I've also seen some anecdotal evidence to suggest that the real world performance between 15k and 10k is actually pretty close to even, so I'm not so sure you're going to get all that much of a difference out of the speed alone. The number of spindles, though, will certainly make a some difference. In general, the wider you can stripe, the better.
-Adam
On Fri, Sep 13, 2013 at 4:26 PM, Jeff Mohler speedtoys.racing@gmail.comwrote:
[insert the 'what is an op' argument]
Apps don't talk disk ops NFS doesn't equate to disk ops ... ...
Sent from my iPhone
On Sep 13, 2013, at 2:37 PM, Jordan Slingerland < Jordan.Slingerland@independenthealth.com> wrote:
Over simplified
120*200 = 24,000 maximum sustained ops (minus parity disks)
Or
80*140 = 11,200 maximum sustained ops (minus parity disks)
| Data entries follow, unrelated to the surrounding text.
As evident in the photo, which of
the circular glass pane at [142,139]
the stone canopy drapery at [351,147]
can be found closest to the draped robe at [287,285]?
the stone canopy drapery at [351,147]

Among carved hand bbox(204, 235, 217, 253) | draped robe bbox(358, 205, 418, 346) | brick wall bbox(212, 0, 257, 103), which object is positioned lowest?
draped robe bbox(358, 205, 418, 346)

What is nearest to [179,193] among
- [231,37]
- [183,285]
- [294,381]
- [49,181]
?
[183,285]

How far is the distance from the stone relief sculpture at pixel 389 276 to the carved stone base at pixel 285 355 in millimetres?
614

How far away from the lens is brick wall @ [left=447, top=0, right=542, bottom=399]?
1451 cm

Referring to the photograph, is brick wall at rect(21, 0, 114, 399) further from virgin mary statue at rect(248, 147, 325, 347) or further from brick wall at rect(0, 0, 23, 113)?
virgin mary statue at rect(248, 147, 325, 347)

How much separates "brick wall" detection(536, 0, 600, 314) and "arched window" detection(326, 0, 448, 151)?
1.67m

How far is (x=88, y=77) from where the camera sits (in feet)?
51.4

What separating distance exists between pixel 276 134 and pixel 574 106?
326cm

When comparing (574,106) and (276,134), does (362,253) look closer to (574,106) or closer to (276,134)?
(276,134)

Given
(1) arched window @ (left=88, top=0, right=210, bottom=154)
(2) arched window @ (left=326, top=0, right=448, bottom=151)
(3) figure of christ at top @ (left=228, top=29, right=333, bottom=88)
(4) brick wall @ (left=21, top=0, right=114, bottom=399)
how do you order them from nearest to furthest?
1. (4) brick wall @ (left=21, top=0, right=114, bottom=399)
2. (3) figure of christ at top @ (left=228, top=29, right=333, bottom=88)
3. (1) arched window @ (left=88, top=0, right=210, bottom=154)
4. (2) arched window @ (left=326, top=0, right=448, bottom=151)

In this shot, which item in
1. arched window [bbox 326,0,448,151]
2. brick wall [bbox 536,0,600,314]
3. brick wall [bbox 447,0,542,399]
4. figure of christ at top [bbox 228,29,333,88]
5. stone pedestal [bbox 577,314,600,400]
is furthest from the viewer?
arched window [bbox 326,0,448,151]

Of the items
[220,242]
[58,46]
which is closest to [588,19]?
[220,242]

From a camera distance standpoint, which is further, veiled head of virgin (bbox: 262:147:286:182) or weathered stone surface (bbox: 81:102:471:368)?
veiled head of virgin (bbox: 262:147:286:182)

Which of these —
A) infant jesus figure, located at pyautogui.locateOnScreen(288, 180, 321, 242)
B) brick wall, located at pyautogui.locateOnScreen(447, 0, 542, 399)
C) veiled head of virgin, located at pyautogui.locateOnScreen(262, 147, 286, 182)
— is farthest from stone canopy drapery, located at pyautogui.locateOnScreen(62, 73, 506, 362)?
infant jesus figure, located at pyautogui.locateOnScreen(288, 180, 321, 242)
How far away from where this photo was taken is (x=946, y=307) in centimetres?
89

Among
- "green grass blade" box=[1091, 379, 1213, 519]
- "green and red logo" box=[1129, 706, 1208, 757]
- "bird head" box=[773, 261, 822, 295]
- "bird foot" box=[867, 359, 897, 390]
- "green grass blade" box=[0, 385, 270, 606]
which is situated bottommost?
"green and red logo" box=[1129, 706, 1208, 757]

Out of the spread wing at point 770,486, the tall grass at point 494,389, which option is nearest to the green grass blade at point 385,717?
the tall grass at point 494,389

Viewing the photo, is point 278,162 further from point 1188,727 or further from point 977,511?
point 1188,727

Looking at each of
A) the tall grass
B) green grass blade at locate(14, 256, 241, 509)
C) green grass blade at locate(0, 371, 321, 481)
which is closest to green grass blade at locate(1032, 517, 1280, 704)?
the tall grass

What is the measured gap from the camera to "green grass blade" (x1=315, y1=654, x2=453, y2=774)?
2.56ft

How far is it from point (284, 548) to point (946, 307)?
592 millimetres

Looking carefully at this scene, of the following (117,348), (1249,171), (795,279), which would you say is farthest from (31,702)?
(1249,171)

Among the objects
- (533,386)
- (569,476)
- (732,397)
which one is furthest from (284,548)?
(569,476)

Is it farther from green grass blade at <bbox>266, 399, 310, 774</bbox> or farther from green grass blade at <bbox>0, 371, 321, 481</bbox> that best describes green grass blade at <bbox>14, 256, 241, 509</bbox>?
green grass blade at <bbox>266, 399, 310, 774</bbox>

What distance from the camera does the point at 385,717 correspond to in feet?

-----Original Message----- From: toasters-bounces@teaparty.net [mailto:
toasters-bounces@teaparty.net] On Behalf Of Ray Van Dolson
Sent: Friday, September 13, 2013 3:29 PM To: toasters@teaparty.net Subject: Expected performance difference between two configurations
Hi all;
Am trying to understand what sort of performance difference I might see
between two different configurations:
- IBM N6240 E21 (FAS3240C) w/ 120x600GB 15K 3.5" SAS and 512GB of
flash cache 2) IBM N6250 E26 w/ 80x900GB 10K 2.5" SAS and 512GB of flash cache.
Sorry, on the latter I don't know the equivalent FAS. Probably FAS3250C?
We have fewer spindles, but newer, beefier controllers.
Our workload is primarily VMware via NFS. Lotsa random reads and writes
(more on the read side) with I'd say the bulk of the IO requests in the 64KB+ range.
Will I regret going with fewer spindles?